What to do: Give every line back verbatim, dropping all images.

Material:
• • • •
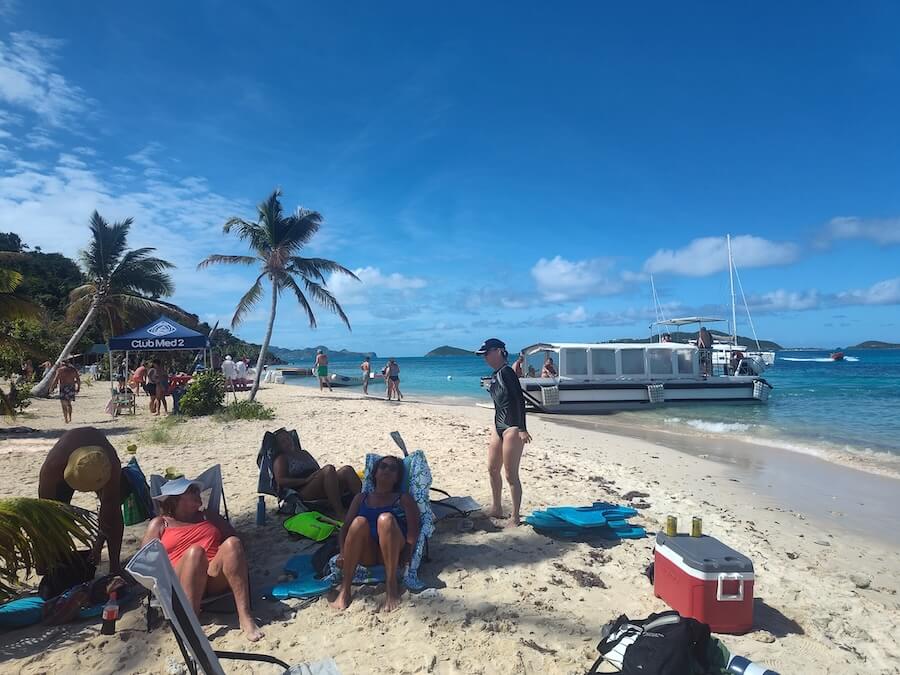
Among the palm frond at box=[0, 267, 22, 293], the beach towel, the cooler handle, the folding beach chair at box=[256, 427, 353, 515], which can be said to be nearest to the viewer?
the cooler handle

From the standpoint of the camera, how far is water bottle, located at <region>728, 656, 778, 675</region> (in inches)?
99.1

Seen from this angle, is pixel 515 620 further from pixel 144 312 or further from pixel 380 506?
pixel 144 312

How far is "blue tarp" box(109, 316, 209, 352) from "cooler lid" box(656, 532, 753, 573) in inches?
485

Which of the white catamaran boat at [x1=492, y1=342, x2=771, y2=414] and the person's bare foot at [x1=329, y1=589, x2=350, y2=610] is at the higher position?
the white catamaran boat at [x1=492, y1=342, x2=771, y2=414]

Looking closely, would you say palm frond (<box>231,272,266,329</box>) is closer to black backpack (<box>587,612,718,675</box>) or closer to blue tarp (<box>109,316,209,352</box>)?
blue tarp (<box>109,316,209,352</box>)

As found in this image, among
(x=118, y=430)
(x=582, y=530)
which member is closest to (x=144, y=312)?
(x=118, y=430)

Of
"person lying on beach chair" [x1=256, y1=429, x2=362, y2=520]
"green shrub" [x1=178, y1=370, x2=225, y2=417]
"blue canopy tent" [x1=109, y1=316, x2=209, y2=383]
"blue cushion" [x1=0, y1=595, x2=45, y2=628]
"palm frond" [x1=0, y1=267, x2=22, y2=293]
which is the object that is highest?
"palm frond" [x1=0, y1=267, x2=22, y2=293]

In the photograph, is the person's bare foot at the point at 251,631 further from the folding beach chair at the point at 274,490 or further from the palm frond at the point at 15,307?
the palm frond at the point at 15,307

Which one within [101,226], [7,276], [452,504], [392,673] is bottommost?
[392,673]

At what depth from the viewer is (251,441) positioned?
9.04 metres

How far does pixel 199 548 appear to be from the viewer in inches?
125

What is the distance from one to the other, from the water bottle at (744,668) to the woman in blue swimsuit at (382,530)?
1910 mm

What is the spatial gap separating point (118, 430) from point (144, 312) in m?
12.5

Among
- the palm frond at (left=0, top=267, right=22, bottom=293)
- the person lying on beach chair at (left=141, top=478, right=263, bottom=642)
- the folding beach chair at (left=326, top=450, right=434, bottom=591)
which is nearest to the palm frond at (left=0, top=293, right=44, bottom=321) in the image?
• • • •
Solution to the exercise:
Among the palm frond at box=[0, 267, 22, 293], the beach towel, the cooler handle, the folding beach chair at box=[256, 427, 353, 515], which can be said to be nearest to the viewer?
the cooler handle

From the standpoint of the camera, how far is water bottle, located at <region>728, 656, 778, 675</region> (in inches)?
99.1

Seen from this angle, is pixel 515 620 further from pixel 144 312 or further from pixel 380 506?
pixel 144 312

How far is "blue tarp" box(109, 316, 209, 352) from "cooler lid" box(656, 532, 753, 573) in inches?
485

Which of the white catamaran boat at [x1=492, y1=342, x2=771, y2=414] and the person's bare foot at [x1=329, y1=589, x2=350, y2=610] is at the higher position?
the white catamaran boat at [x1=492, y1=342, x2=771, y2=414]

Looking closely, would you say palm frond (<box>231,272,266,329</box>) is closer to black backpack (<box>587,612,718,675</box>) or closer to blue tarp (<box>109,316,209,352</box>)?
blue tarp (<box>109,316,209,352</box>)

As found in this image, among
(x=118, y=430)
(x=582, y=530)
which member is closest to (x=144, y=312)?
(x=118, y=430)

Of
"person lying on beach chair" [x1=256, y1=429, x2=362, y2=520]
"green shrub" [x1=178, y1=370, x2=225, y2=417]
"blue canopy tent" [x1=109, y1=316, x2=209, y2=383]
"blue cushion" [x1=0, y1=595, x2=45, y2=628]
"palm frond" [x1=0, y1=267, x2=22, y2=293]
which is the object that is highest?
"palm frond" [x1=0, y1=267, x2=22, y2=293]

In the photograph, is the person's bare foot at the point at 251,631 further from the folding beach chair at the point at 274,490 or further from the palm frond at the point at 15,307?
the palm frond at the point at 15,307

Which one within [101,226], [7,276], [452,504], [392,673] is bottommost?
[392,673]

At what depth from the viewer is (251,441) positioned?
9.04 metres

How far does pixel 199 548 appear to be from the viewer in inches?
125

What is the distance from one to the other, from the water bottle at (744,668) to the woman in blue swimsuit at (382,530)?
1910 mm

What is the spatial gap separating point (118, 430) from point (144, 312) in m?
12.5

Among
- the palm frond at (left=0, top=267, right=22, bottom=293)
- the person lying on beach chair at (left=141, top=478, right=263, bottom=642)
- the folding beach chair at (left=326, top=450, right=434, bottom=591)
which is nearest to the palm frond at (left=0, top=293, right=44, bottom=321) in the image?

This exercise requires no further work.